I'm thinking you meant LS for the 2012 CRUZE with a 1.8? Look at the bottom of this page and read some similar fan comments, or poke around in the search box before you spend money at the dealer. What you mentioned sounds somewhat normal, could be a bad thermostat. These cars run with the high fan in extreme hot & cold weather


----------



## John Norte (Dec 21, 2020)

Thank you for the reply ! I sure will, beyond inspection I'm thinking that it can probably be a switch or a sensor that allows the fan to run at such a high speed constantly, I'll go to a general mechanic to check it out.


----------



## jblackburn (Apr 14, 2012)

The fan constantly running at high speed usually means that one of the coolant temp sensors disagrees with the other, and the car has put it in a fail-safe/limp home mode.

It's normal for a Cruze not to heat up at idle, but they also have an electronically controlled thermostat that can melt the ring to open it at any temperature the ECM requests. In the case of limp home mode, it melts the ring just to ensure it stays cool.

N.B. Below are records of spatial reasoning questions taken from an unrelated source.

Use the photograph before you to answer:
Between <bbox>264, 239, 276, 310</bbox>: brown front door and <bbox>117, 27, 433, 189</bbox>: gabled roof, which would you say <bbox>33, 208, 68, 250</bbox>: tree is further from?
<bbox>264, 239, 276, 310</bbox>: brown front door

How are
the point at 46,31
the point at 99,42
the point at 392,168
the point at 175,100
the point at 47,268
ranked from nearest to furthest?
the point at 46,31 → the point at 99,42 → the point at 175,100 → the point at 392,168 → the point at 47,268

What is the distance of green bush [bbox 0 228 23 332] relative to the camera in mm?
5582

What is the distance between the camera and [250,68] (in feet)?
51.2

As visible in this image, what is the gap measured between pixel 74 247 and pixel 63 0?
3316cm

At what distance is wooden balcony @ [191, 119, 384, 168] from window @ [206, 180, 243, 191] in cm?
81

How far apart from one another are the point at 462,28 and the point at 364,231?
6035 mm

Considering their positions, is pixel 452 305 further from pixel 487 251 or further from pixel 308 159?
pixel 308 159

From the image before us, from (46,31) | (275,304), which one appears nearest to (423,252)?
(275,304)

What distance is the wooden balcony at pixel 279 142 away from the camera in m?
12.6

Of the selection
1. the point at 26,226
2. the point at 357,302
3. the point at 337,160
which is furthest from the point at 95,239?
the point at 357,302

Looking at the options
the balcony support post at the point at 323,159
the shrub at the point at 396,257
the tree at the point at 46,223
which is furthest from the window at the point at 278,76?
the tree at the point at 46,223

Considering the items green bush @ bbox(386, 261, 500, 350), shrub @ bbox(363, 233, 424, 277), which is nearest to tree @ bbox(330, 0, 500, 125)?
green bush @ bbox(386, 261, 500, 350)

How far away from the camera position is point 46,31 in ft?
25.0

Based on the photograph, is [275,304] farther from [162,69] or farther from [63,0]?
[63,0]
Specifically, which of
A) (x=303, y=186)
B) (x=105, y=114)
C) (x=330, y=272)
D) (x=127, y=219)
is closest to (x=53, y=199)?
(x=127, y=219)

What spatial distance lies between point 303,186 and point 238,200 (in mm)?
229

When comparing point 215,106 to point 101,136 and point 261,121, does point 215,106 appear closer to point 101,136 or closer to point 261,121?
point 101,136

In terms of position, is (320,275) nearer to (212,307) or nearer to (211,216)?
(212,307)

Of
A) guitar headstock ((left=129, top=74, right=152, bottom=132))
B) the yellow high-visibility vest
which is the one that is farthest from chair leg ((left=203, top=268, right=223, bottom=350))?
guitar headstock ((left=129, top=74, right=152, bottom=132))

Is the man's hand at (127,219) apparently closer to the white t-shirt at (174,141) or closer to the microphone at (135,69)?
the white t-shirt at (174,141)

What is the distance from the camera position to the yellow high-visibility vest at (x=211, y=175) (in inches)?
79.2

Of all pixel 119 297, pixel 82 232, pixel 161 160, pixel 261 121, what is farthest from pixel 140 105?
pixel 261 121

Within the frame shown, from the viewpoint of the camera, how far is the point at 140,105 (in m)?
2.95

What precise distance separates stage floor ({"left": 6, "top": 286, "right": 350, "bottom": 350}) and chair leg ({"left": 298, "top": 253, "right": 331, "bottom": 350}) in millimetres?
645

The temperature sensors are a very common failure point on the 1.4T, and the thermostats are common cooling system leak point on the 1.8. I'd just replace em all (there are 2 coolant temp sensors - one in the radiator, the other near the throttle body/rear of the engine). Check the hose from the coolant tank as well, as it's one that cracks and leaks a lot too.


----------



## Shawn855 (May 25, 2016)

The fan running while the heat is on is perfectly normal and I actually made a post about it a few months ago. Secondly, if the fan is on the max setting instead of the lower speeds, then it means your radiator fan resistor is finished and therefore can only run in 1 speed; max. Another hint that it's the resistor, is the car temp gauge will actually be at the middle mark, instead of a little bit before the middle mark.


----------